───── RECORDS SHOWN

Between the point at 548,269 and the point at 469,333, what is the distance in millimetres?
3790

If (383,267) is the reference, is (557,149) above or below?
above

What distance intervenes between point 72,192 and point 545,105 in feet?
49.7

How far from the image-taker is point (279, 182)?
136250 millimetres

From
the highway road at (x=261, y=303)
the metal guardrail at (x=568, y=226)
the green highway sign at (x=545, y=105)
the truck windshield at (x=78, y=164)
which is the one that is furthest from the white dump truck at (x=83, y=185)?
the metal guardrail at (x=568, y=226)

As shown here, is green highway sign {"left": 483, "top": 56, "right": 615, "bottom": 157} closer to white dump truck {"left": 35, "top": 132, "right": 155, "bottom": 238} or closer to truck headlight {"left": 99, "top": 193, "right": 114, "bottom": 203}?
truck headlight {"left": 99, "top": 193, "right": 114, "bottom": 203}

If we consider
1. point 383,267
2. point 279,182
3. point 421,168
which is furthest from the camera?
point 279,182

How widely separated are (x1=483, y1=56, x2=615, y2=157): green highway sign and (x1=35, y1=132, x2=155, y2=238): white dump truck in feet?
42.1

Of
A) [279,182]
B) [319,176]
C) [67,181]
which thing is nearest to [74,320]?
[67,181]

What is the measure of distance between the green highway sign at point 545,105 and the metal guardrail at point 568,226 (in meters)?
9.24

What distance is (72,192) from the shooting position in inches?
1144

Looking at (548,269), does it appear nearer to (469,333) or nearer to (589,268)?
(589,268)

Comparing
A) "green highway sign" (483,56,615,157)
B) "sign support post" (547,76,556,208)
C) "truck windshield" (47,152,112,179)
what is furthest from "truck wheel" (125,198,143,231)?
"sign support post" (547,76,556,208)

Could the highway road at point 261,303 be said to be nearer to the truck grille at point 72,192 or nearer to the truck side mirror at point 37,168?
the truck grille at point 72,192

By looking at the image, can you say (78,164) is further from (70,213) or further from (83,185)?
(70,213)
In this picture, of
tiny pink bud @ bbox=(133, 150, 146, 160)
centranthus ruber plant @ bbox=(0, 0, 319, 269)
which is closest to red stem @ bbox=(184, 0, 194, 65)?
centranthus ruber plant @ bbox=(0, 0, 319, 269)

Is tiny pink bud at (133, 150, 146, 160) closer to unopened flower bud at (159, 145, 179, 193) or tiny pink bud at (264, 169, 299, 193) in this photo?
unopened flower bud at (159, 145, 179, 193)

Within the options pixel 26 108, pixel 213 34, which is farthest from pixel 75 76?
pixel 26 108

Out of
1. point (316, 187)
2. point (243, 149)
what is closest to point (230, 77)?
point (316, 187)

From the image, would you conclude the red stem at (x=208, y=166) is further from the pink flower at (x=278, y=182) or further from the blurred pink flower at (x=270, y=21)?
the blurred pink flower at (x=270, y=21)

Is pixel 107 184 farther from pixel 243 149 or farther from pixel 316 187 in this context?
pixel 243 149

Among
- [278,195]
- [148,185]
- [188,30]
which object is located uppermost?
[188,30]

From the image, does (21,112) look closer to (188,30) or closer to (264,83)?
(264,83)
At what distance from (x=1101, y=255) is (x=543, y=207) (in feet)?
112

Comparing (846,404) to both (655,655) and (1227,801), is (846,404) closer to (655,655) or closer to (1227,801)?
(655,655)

──────────

* **WHAT IS BEING ASKED**: Copy every one of the rows above word for word, without altering any line.

* **EXERCISE SOLUTION**:
Between the point at 548,269 and the point at 469,333, what is the distance in millimetres?
3790

If (383,267) is the reference, is (557,149) above or below?
above

What distance intervenes between point 72,192 and point 545,105 in feet?
49.7

How far from the image-taker is point (279, 182)?
136250 millimetres

From
the highway road at (x=261, y=303)
the metal guardrail at (x=568, y=226)
the green highway sign at (x=545, y=105)
the truck windshield at (x=78, y=164)
which is the one that is furthest from the white dump truck at (x=83, y=185)?
the metal guardrail at (x=568, y=226)

As shown here, is green highway sign {"left": 483, "top": 56, "right": 615, "bottom": 157} closer to white dump truck {"left": 35, "top": 132, "right": 155, "bottom": 238} or closer to truck headlight {"left": 99, "top": 193, "right": 114, "bottom": 203}?
truck headlight {"left": 99, "top": 193, "right": 114, "bottom": 203}

If we consider
1. point 383,267
2. point 279,182
3. point 421,168
which is furthest from the camera?
point 279,182

How widely separated are (x1=483, y1=56, x2=615, y2=157): green highway sign and (x1=35, y1=132, x2=155, y2=238): white dump truck in feet?
42.1

Of
A) [279,182]
B) [319,176]
C) [67,181]
which thing is nearest to [74,320]?
[67,181]

What is the measure of distance between the green highway sign at point 545,105 and the metal guardrail at point 568,226 (in meters)?
9.24

What distance is (72,192) from the shooting position in inches?
1144

Looking at (548,269), does it appear nearer to (469,333) or nearer to (589,268)?
(589,268)

Comparing
A) "green highway sign" (483,56,615,157)
B) "sign support post" (547,76,556,208)
C) "truck windshield" (47,152,112,179)
what is furthest from "truck wheel" (125,198,143,231)?
"sign support post" (547,76,556,208)

Could the highway road at point 261,303 be said to be nearer to the truck grille at point 72,192 or nearer to the truck side mirror at point 37,168?
the truck grille at point 72,192

By looking at the image, can you say (78,164) is further from (70,213) or further from (83,185)?
(70,213)
In this picture, of
tiny pink bud @ bbox=(133, 150, 146, 160)
centranthus ruber plant @ bbox=(0, 0, 319, 269)
which is closest to red stem @ bbox=(184, 0, 194, 65)?
centranthus ruber plant @ bbox=(0, 0, 319, 269)

Is tiny pink bud at (133, 150, 146, 160) closer to unopened flower bud at (159, 145, 179, 193) or tiny pink bud at (264, 169, 299, 193) in this photo?
unopened flower bud at (159, 145, 179, 193)

Within the options pixel 26 108, pixel 213 34, which is farthest from pixel 75 76?
pixel 26 108

Out of
1. point (316, 187)
2. point (243, 149)
what is closest to point (230, 77)?
point (316, 187)

From the image, would you conclude the red stem at (x=208, y=166) is further from the pink flower at (x=278, y=182) or further from the blurred pink flower at (x=270, y=21)?
the blurred pink flower at (x=270, y=21)

Is pixel 107 184 farther from pixel 243 149 or farther from pixel 316 187 in this context?
pixel 243 149

Among
- [278,195]
- [148,185]
- [188,30]
which object is located uppermost?
[188,30]

From the image, does (21,112) look closer to (188,30) or closer to (264,83)?
(264,83)
At what distance from (x=1101, y=255) is (x=543, y=207) (in feet)?
112

Comparing (846,404) to both (655,655) and (1227,801), is (846,404) closer to (655,655) or closer to (1227,801)?
(655,655)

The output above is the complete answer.